Source extract =
▽

Counsel also cited S section 138 of the Land Act which provides that:

“. . .an easement burdens the servient land and runs with the land for the same period of time as the land or lease held by the grantor who created that easement.

Mr Rop relied on the case of  Kenya power and lightning Company v. Mosiara Trading Co. LTD 2016 eKLR where the court  held that

“It is evident that the Plaintiff applied for a public right of way or wayleave in 1953 and the same was granted. The Defendant’s Grant is therefore subject to that public right of way (wayleave). The Defendant has a duty to safeguard that wayleave. Though the defendant has right over the suit property, that right can be defeated by operation of laws. In the instant case by creation of public right of wayleave under Section 143(1) of the Land Act and the fact that the grant is subject to easement and conditions contained in the grant.”

Counsel therefore urged the court to find that the plaintiffs have not met the threshold for grant of injunctions as their allotment has been defeated by operation of the law.

ANALYSIS AND DETERMINATION

This is an application for temporary injunction to stop the respondent from undertaking any activities on the wayleaves area on the suit properties. The issues for determination are as were established in the Giella vs Cassman Brown Co. Ltd 1973] EA 358 . A party seeking for orders of injunction must establish that he or she has a prima facie case with a probability of success, whether the applicant will suffer irreparable harm and where the balance of convenience lies.

△

Exercise 1 = Transcribe everything in the ruling excerpt from "Mr Rop relied" down to "of the law.".
Exercise 2 = In the case quoted in the ruling excerpt, in what year did the plaintiff apply for the public right of way or wayleave?

Data extract =
▽

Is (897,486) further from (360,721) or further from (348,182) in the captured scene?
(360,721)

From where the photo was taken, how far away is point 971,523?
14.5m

△

Correct answer 1 =
Mr Rop relied on the case of  Kenya power and lightning Company v. Mosiara Trading Co. LTD 2016 eKLR where the court  held that

“It is evident that the Plaintiff applied for a public right of way or wayleave in 1953 and the same was granted. The Defendant’s Grant is therefore subject to that public right of way (wayleave). The Defendant has a duty to safeguard that wayleave. Though the defendant has right over the suit property, that right can be defeated by operation of laws. In the instant case by creation of public right of wayleave under Section 143(1) of the Land Act and the fact that the grant is subject to easement and conditions contained in the grant.”

Counsel therefore urged the court to find that the plaintiffs have not met the threshold for grant of injunctions as their allotment has been defeated by operation of the law.

Correct answer 2 = 1953